Toward the middle of the afternoon as they played further about the room in search of whatever entertainment it afforded, they stopped before an old cabinet with shelves arranged behind glass doors.
On one of the upper shelves stood some little oval frames of blue or of rose-colored velvet; and in the frames were miniatures of women of old Southern days with bare ivory necks and shoulders and perhaps a big damask rose on the breast or pendent in a cataract of curls behind the ear: women who made you think what must have been the physical and mental calibre of the men who had captured them and held them captured: Elizabeth's grandmothers and aunts on the mother's side.

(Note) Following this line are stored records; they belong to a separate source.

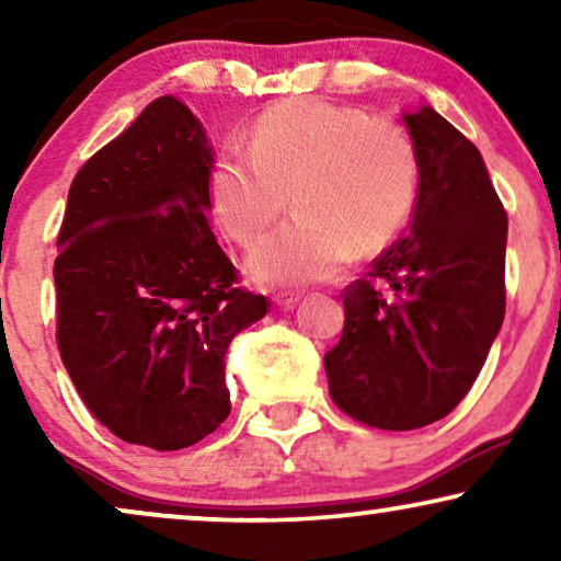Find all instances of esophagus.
I'll use <instances>...</instances> for the list:
<instances>
[{"instance_id": "1", "label": "esophagus", "mask_w": 561, "mask_h": 561, "mask_svg": "<svg viewBox=\"0 0 561 561\" xmlns=\"http://www.w3.org/2000/svg\"><path fill=\"white\" fill-rule=\"evenodd\" d=\"M273 304L278 306V309H294V306L298 304V296L288 294V290H280V294L273 296Z\"/></svg>"}]
</instances>
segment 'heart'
<instances>
[{"label":"heart","instance_id":"1","mask_svg":"<svg viewBox=\"0 0 561 561\" xmlns=\"http://www.w3.org/2000/svg\"><path fill=\"white\" fill-rule=\"evenodd\" d=\"M421 160L403 127L357 106L294 99L260 114L250 148L227 145L214 160L209 191L219 225L252 248L288 209L250 260L271 286L334 278L352 250L393 242L419 202Z\"/></svg>","mask_w":561,"mask_h":561}]
</instances>
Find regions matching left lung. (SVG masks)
I'll return each instance as SVG.
<instances>
[{
    "instance_id": "obj_1",
    "label": "left lung",
    "mask_w": 561,
    "mask_h": 561,
    "mask_svg": "<svg viewBox=\"0 0 561 561\" xmlns=\"http://www.w3.org/2000/svg\"><path fill=\"white\" fill-rule=\"evenodd\" d=\"M403 119L421 160L411 229L342 290L324 355L336 409L388 432L455 411L505 317L508 217L480 150L432 106Z\"/></svg>"
}]
</instances>
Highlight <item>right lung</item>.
<instances>
[{
    "label": "right lung",
    "instance_id": "obj_1",
    "mask_svg": "<svg viewBox=\"0 0 561 561\" xmlns=\"http://www.w3.org/2000/svg\"><path fill=\"white\" fill-rule=\"evenodd\" d=\"M209 173L198 119L160 96L79 168L58 232L60 359L99 424L158 451L229 416L225 352L271 309L211 232Z\"/></svg>",
    "mask_w": 561,
    "mask_h": 561
}]
</instances>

The two girls, each with an arm around the other's waist and heads close together, peered through the glass doors at the vital dames.
"Don't they look as though they liked to dance and to eat and to manage everything and everybody?" said Elsie, always practical.
"Don't they look proud!" said Elizabeth proudly, "and true! and don't they look alive!"
But she linked her arm in Elsie's and drew her away to something else, adding in delicate confidence: "I think I am glad, though, Elsie, that mamma does not look like them. There is no one in the world like mamma! I am a little like her, but I dwindled. Children do dwindle nowadays, don't they?"
"Not I," said Elsie. "I didn't dwindle. Do you notice any dwindling anywhere about me? Please say where."
On the middle and lower shelves of the cabinet were some long-ago specimens of mounted wild duck; and on the moss-ragged boughs of an artificial oak some age-moulted passenger pigeons. The boys talked about these, and told stories of their grandfathers' hunting days when pigeons in multitudes flecked the morning sky on frosty mornings or had made blue feathery clouds about the oak trees in the vast Kentucky pastures.
Following this lead, the boys went to the book-shelves, and taking down a volume of Audubon's great folio work on American Birds, they spread it open on the carpet and, sprawling before it, found the picture of the vanished wild pigeon there, and began to read about him.